For one thing, Curran had misjudged Pel’s position within the glowing haze of the matrix, and was bowing elegantly to a tree-branch.
“All right, Curran,” Pel said, “what’s the story? Why aren’t the bodies here? I had my people turn themselves in; what’s the delay?”
“Your pardon, my lord,” Curran said. “We just need some surety, some guarantee, that in fact all your agents have surrendered.”
“Why? Do you have any evidence that some are missing?”
“No, my lord; we just need proof that you’ve held nothing back. We were, we confess, rather shaken by how high some of them had penetrated in the Imperial government, and we need to know that there are no more.”
“There are no more. I give you my word on it,” Pel said. “I ordered all of them to surrender.” He hesitated. “I suppose it’s possible a couple didn’t get the word, but if so, they’re people I’ve lost contact with myself, so they’re harmless.” He waved the possibility aside. “In any case, I’ve lived up to my side of the bargain-I’ve turned the lot of them over. Now it’s the Empire’s turn to deliver.”
“The bodies of your wife and child, you mean.”
“Right. I want them. Now.”
“My lord, if you could give us some proof that no spies remain…”
“How the hell am I supposed to prove it?” Pel shouted. “I gave you my word I ordered them all to surrender; what the hell else can I do?”
“I’m afraid I don’t know what would satisfy my superiors, my lord; perhaps they don’t know themselves.”

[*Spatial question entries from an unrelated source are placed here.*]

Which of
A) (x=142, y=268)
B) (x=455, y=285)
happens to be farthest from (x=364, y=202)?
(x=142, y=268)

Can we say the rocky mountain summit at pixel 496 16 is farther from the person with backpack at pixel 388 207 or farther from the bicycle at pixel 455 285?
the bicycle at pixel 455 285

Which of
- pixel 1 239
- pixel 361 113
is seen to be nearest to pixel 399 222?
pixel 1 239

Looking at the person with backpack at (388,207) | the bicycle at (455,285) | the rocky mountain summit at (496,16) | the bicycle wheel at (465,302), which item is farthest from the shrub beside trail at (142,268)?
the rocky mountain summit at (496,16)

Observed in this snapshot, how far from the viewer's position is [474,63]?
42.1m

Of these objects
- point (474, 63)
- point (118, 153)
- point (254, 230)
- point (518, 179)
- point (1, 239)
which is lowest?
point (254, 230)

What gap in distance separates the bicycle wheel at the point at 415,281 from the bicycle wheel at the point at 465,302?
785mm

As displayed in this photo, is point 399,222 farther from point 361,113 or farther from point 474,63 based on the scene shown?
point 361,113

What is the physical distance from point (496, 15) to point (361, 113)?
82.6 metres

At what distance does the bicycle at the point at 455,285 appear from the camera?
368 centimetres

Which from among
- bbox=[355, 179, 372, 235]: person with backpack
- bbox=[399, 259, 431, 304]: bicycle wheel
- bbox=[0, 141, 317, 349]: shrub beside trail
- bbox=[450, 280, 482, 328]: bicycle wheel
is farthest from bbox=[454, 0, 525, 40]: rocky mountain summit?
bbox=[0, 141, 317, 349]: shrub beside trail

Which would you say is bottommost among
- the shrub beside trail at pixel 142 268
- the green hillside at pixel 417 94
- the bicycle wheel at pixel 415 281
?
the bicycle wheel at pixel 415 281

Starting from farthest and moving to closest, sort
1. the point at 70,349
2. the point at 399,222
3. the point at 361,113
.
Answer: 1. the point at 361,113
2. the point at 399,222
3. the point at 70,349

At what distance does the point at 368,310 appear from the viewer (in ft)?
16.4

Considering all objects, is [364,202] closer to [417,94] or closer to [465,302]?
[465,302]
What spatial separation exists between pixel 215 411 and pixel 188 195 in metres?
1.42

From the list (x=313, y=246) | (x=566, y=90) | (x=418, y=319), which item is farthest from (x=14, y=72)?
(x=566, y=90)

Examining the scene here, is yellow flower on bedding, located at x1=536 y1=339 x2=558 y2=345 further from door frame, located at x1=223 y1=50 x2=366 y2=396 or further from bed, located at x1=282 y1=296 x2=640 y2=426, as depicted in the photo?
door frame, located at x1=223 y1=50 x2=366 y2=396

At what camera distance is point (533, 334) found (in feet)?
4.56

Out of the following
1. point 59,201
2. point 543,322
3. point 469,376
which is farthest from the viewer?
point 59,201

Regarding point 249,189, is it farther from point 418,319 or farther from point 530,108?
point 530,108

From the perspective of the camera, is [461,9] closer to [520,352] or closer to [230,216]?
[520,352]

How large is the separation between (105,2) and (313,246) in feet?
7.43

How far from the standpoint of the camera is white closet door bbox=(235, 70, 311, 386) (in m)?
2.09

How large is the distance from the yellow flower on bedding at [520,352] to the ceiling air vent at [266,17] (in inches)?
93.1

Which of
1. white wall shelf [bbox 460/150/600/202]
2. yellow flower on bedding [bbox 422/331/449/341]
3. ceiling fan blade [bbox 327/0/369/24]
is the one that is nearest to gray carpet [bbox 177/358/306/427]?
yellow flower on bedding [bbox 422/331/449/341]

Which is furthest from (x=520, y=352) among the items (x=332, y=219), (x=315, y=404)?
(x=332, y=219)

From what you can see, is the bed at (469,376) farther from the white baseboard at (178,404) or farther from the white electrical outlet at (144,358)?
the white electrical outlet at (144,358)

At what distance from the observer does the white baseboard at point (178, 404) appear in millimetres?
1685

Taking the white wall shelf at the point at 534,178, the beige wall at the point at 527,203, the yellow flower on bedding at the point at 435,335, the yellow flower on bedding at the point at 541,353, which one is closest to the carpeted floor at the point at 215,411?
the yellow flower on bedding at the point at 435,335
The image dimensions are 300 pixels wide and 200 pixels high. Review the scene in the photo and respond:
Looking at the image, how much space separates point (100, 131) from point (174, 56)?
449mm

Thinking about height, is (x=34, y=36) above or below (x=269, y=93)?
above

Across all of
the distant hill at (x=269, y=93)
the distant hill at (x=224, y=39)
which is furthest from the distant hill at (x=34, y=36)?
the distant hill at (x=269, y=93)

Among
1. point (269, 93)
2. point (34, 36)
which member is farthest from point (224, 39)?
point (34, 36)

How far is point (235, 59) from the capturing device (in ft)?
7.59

“Well, you better go back and bloody well find out!” Pel shouted, lifting Curran into the air. “Or better yet, tell them to go fuck themselves-if those bodies aren’t here in…in two hours, I’ll make the Empire regret it!” He tried to force himself to calm down, and partially managed it. “Look, Curran,” he said, “all I’m asking is this one simple thing-two corpses that I know you people already have, stored away in a freezer somewhere on Base One. All you have to do is haul ’em through the space warp and lower them down on a rope-what’s the big deal? You don’t care about them! And I don’t care about your stupid Galactic Empire-I just want my wife and daughter back. You people have set me conditions, you’ve put me off, you’ve lied and procrastinated, and I’ve done nothing but go along with it, I’ve acted in good faith, I’ve had dozens of my servants give themselves up, and God only knows what you’re doing with them all. And what have I got to show for it?” His temper snapped again. “Nothing!” he shouted. “That’s what I’ve got to show for it! Well, to hell with you and your damn empire, Mr. Curran-I want those bodies now, within two hours, or the Empire’s going to be very sorry! You go back and you tell them that!”
Curran might have been trying to say something, but whatever it was, Pel didn’t wait to hear it; he sent Curran soaring upward on an arc of raw magical energy, toward and through the space warp.
Curran was still trying to dog down his helmet seals when he vanished.
* * * *
“It’s an empty threat,” Albright said. “It has to be. What can he possibly do to us? After all, this psionic super-science of his, his so-called ‘magic,’ can’t operate in normal space, can it?”